35. The method according to claim 34, wherein if the polysaccharide is chitin, preferably α-chitin, the method further comprises contacting the sample containing chitin with a chitinase, or wherein if the polysaccharide is cellulose, the method further comprises contacting the sample containing cellulose with a cellulase.

36. A method for producing crystalline nanochitin comprising contacting a sample containing chitin with a copper-bound polypeptide having lytic polysaccharide monooxygenase (LPMO) activity under suitable conditions for the oxidative cleavage of chitin, wherein the polypeptide having LPMO activity is the polypeptide having LPMO activity according to claim 29.

37. The method according to claim 36, wherein the sample containing the polysaccharide is contacted with the polypeptide having LPMO activity in the presence of a reducing agent.

38. The method according to claim 36, wherein the chitin is α-chitin.

39. The method according to claim 36, wherein the suitable conditions for the oxidative cleavage of chitin by LPMO comprise contacting the sample containing chitin and the polypeptide having LPMO activity at a temperature between 30° C. and 90° C., or for a period of time between 24 and 96 hours.

40. The method according to claim 39, wherein the temperature is approximately 50° C. or wherein the period of time is approximately 72 hours.

41. The method according to claim 36, further comprising isolating the crystalline nanochitin.

42. The method according to claim 36, wherein the method does not comprise a step of contacting the sample containing chitin with a chitinase.

43. A composite material comprising: (a) crystalline nanochitin, wherein said crystalline nanochitin is obtained by a method comprising contacting a sample comprising chitin with a copper-bound polypeptide having lytic polysaccharide monooxygenase activity (LPMO) under suitable conditions for the oxidative cleavage of chitin; and(b) a carbon material selected from the group consisting of carbon nanotubes, carbon nanofibers, graphene, graphene oxide and a mixture thereof.

44. The composite material according to claim 43, wherein the polypeptide having LPMO activity comprises the sequence of SEQ ID NO: 1 or a functionally equivalent variant thereof, wherein the functionally equivalent variant thereof has at least 65% sequence identity to the sequence of SEQ ID NO: 1 throughout the whole length of SEQ ID NO: 1.
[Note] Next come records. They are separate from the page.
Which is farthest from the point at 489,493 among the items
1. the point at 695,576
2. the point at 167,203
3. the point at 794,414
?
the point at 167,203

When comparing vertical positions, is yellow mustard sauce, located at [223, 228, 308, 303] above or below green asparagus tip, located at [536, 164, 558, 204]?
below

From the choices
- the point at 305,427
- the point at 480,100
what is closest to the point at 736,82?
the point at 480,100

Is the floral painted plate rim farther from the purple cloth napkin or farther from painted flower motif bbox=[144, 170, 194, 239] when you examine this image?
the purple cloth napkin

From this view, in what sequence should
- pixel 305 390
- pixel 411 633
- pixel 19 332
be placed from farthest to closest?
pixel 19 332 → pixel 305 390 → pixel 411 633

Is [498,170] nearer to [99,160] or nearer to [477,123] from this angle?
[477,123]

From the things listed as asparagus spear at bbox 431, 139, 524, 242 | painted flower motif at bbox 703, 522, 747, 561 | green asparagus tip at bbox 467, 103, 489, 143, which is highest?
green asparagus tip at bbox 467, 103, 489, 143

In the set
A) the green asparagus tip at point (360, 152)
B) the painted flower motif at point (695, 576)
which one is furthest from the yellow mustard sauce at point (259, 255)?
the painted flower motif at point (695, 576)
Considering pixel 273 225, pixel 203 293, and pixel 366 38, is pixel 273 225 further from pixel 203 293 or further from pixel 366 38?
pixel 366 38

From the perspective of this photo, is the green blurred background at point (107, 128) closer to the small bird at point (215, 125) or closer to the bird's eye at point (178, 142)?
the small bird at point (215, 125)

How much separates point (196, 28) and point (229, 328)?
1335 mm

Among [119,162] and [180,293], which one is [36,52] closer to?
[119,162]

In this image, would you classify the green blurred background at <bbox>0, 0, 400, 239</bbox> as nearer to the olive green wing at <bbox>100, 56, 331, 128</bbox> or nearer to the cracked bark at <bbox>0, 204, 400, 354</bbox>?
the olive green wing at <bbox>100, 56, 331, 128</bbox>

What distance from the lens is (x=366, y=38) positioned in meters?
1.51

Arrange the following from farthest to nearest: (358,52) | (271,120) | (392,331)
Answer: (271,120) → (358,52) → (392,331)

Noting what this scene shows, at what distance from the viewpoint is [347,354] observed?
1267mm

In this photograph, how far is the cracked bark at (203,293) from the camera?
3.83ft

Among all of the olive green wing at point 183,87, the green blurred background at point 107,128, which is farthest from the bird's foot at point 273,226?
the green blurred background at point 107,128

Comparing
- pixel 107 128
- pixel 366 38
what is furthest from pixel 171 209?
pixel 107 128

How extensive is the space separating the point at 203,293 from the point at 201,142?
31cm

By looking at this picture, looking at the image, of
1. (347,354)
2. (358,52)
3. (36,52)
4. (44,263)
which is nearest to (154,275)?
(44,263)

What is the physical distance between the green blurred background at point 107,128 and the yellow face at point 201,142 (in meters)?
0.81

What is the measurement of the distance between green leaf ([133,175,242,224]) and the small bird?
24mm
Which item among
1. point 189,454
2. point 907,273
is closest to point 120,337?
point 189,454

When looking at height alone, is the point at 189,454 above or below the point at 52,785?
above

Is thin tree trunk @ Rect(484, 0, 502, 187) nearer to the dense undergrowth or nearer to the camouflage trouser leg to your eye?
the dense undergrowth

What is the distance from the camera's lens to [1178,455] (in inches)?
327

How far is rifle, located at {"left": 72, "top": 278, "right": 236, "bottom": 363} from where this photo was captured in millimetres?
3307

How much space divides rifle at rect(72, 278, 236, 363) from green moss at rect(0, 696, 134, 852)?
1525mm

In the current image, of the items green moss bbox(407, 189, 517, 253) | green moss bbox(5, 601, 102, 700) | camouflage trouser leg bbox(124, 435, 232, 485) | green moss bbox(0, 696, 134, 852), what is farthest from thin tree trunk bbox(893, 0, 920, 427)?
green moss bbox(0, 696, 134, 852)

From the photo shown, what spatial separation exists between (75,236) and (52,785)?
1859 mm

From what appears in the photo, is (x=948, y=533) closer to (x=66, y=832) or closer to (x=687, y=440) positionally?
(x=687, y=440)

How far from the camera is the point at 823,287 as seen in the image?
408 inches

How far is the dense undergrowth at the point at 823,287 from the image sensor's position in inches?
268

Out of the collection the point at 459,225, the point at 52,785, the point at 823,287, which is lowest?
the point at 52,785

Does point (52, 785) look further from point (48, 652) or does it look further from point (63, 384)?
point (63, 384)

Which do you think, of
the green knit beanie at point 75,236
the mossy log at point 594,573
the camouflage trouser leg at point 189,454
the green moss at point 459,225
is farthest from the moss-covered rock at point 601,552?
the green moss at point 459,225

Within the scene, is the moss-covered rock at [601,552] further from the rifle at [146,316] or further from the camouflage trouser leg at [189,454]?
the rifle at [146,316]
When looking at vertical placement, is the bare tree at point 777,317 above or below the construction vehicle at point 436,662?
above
45. The composite material according to claim 43, wherein the composite material is an electrically conductive composite material.

46. A method for the preparation of the composite material according to claim 43, comprising the steps of: (i) preparing a suspension comprising crystalline nanochitin and a carbon material selected from the group consisting of carbon nanotubes, carbon nanofibers, graphene, graphene oxide and a mixture thereof;(ii) mixing the suspension; and(iii) optionally reducing said carbon material in the mixture of the previous step.

47. A composite material obtainable by the method according to claim 46.